But Chérie does not feel sorry for herself. She copes with whatever life throws at her with resilience, sweetness, and just a little bit of mischief.
I’m Scared. But That Won’t Stop Me.
This morning I took Chérie for her walk while Mike and Honey slept in. When we got outside, we heard distant rolling thunder. It made Chérie uneasy but we set out.
About half way up the next block, Chérie turned back toward home. She led the way into the back yard. And, once there, she keep looking up at the door for Honey.
Yes, I’m a little slow. But I finally figured out she wanted her friend to join us on our walk.
Luckily Honey and Mike are very forgiving about being woken up early. So they joined us on our walk. And Cherie was just fine. She needed something to make her feel comfortable, she asked for it the only way she could, and she moved on.
Causing Trouble is a Sign of Fun.
Chérie, with her gimpy back leg and shy manner, might fool some into thinking she’d never get into trouble. But she has a sense of mischief. We’re having to remember we’re now living with a dog with a mild tendency to counter surf. And just a few moments ago, Chérie did something sly.
She walked up to the living room table, took a little sniff, and ever so gently took my bookmark out of the book I was reading with her teeth. She looked back at me with a silly gleam in her eye and deposited it on the rug. Chérie looked at the bookmark for a few seconds as if she was thinking of shredding it but decided not to.
It’s good to see her causing little bits of trouble. Especially since she listens so well when she’s doing something we really don’t want her to do.
Her sense of mischief shows us just how resilient this young pup is.
Foster Dogs Teach Us Resilience.
Let’s face it. No one has a life free of problems.
But, if we can learn to recover quickly from setbacks, we’ll be much more successful in life.
Neither my husband or I are emotionally resilient. We have a strong tendency to hang on to our hurts. And that’s not good. It’s a big time waster for one.
That’s why we’re both trying to learn how to bounce back quickly when things pull us down. We can’t change the things that happen to us in this world.
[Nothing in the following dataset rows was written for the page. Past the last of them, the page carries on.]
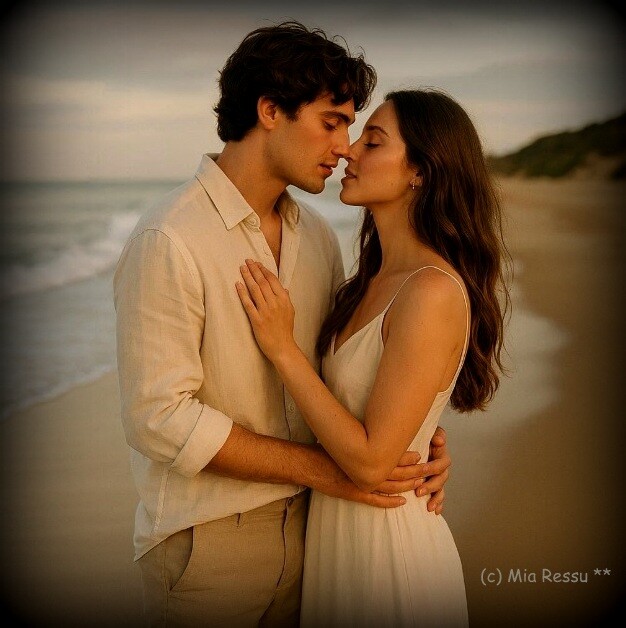 praia deserta 00000.jpg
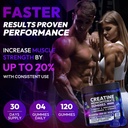creatine-monohydrate-gummies-9000mg-for--6.jpg
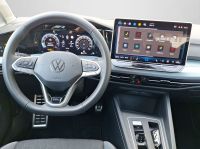 Volkswagen Golf - Vorschau Bild 4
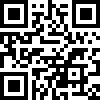 https://ar.abna24.com/x6mLR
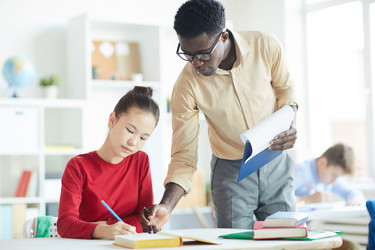 Similar image 20900797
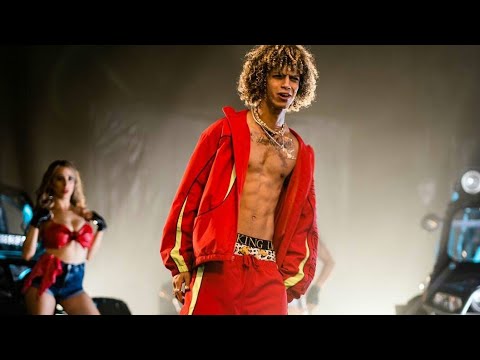 #JonZ Estrenará el Próximo Viernes Este Temazo Jon Z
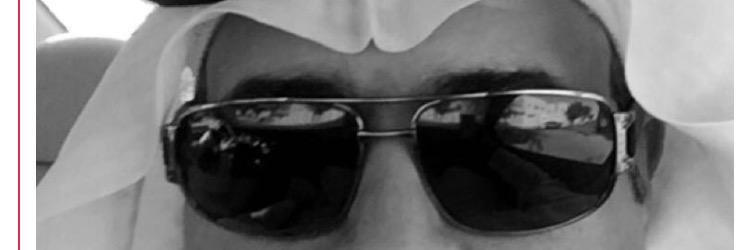 adelalhtlanie's profile banner image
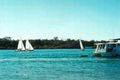 Property photo of 10/137 Gympie Terrace Noosaville QLD 4566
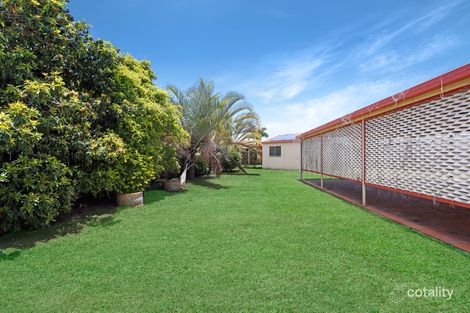 12 Abbey Ct, Kawungan, QLD 4655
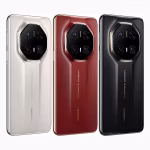 Huawei Mate 70 RS Ultimate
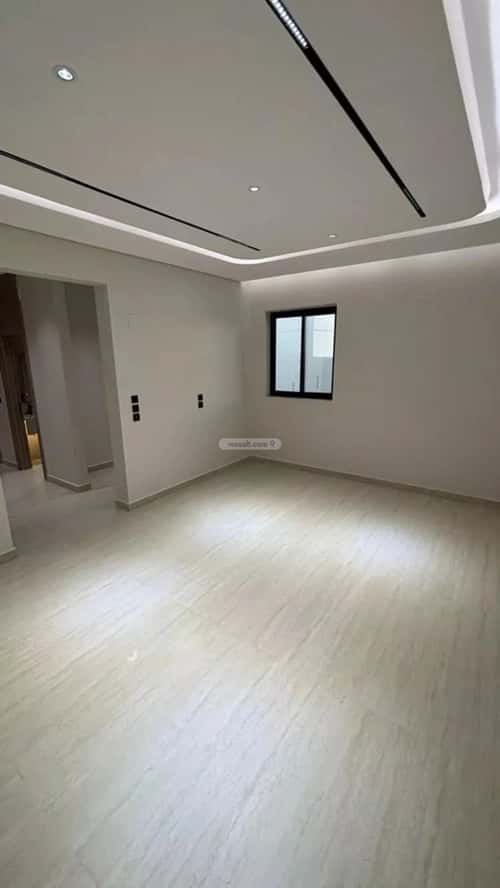 Apartment with 4 bedrooms الراية، المدينة المنورة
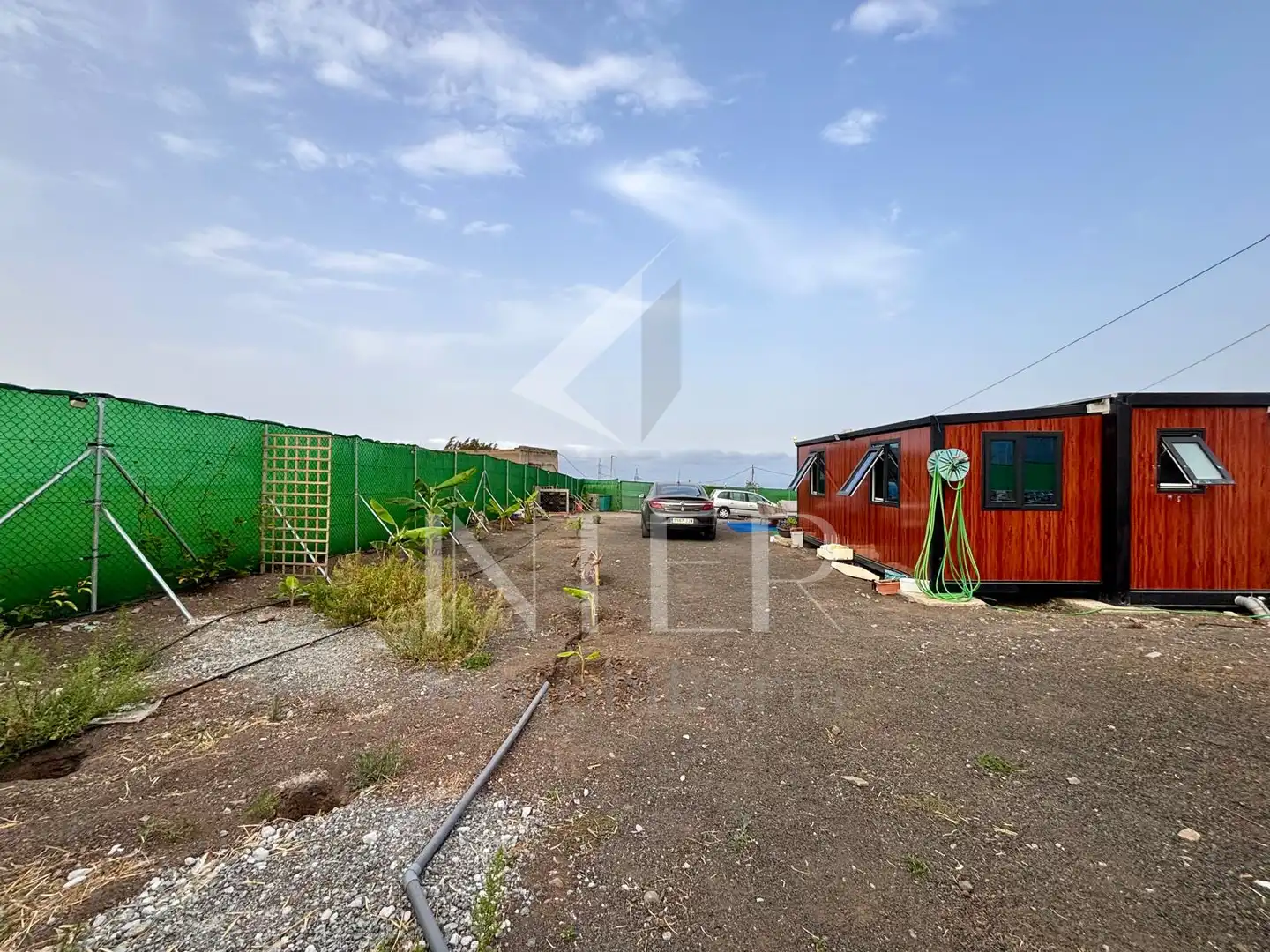 Finca rústica en venda en Las Palmas de Gran Canaria amb Internet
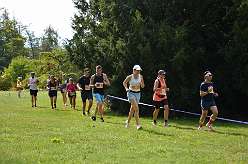 64: 3-Chaplin_s_world-029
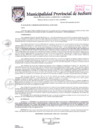 Vista preliminar de documento RESOLUCIÓN DE ALCALDÍA N° 705-2019-MPS/A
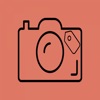 TagMyPhotos icon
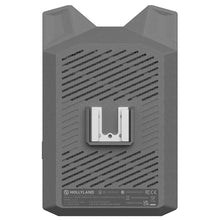 Hollyland Vcore Wireless Video Transmission System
But we can control our reactions to them.
Luckily we have a good tutor in having a positive attitude in Chérie.
She’s Gonna Be Just Fine.
Because of her resilience, Chérie is going to be great when she finds her new family.
- She’s friendly to every person she meets.
- She greets dogs easily and without excitement.
- Although she’s unsure of new things, she doesn’t let that stop her from exploring her world. I’d call her Cautious Curious.
- Her gait draws notice from everyone who sees her. But her old injury doesn’t seem to cause her pain and it certainly doesn’t keep her from enjoying her walks.
- She’s affectionate and loves to cuddle.
Chérie is a dog who bounces but doesn’t break. I want to be more like her.